Begin DATASET EXTRACT
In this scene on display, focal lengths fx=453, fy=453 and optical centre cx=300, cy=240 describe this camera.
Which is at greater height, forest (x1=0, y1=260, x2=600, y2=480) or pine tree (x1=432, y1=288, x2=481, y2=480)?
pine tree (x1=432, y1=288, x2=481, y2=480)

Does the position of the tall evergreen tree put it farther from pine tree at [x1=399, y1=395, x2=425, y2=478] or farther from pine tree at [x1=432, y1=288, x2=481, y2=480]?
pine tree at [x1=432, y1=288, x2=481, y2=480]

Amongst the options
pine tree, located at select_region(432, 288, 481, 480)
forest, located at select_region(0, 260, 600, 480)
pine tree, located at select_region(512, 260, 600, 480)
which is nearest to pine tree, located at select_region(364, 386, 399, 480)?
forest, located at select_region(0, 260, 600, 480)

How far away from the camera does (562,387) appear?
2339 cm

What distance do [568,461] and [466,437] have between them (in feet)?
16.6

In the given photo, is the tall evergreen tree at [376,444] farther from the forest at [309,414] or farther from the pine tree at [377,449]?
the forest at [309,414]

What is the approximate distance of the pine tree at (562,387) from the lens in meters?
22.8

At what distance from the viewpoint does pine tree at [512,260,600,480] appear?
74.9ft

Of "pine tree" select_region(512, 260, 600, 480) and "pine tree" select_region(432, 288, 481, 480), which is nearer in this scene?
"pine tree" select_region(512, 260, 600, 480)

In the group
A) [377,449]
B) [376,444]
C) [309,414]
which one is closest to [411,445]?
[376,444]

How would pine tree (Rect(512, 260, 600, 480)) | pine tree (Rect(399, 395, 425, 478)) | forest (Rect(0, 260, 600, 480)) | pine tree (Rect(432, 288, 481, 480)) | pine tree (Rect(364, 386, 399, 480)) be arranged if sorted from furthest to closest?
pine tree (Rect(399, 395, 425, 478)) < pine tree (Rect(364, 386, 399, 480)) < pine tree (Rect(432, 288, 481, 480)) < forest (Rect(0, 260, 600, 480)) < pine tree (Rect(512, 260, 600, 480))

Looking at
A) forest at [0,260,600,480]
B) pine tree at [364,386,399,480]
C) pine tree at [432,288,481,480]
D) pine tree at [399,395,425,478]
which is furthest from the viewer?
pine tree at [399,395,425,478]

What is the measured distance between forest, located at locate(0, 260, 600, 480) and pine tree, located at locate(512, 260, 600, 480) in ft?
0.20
End DATASET EXTRACT
■ EXERCISE:
Copy the material word for word, from the line containing "How would pine" through the end of the material.

■ WRITTEN SOLUTION:
How would pine tree (Rect(512, 260, 600, 480)) | pine tree (Rect(399, 395, 425, 478)) | forest (Rect(0, 260, 600, 480)) | pine tree (Rect(432, 288, 481, 480)) | pine tree (Rect(364, 386, 399, 480)) be arranged if sorted from furthest to closest?
pine tree (Rect(399, 395, 425, 478)) < pine tree (Rect(364, 386, 399, 480)) < pine tree (Rect(432, 288, 481, 480)) < forest (Rect(0, 260, 600, 480)) < pine tree (Rect(512, 260, 600, 480))

Looking at
A) forest at [0,260,600,480]
B) pine tree at [364,386,399,480]
C) pine tree at [432,288,481,480]
D) pine tree at [399,395,425,478]
which is furthest from the viewer?
pine tree at [399,395,425,478]

What is the measured distance between forest, located at locate(0, 260, 600, 480) and pine tree, located at locate(512, 260, 600, 480) in ft?
0.20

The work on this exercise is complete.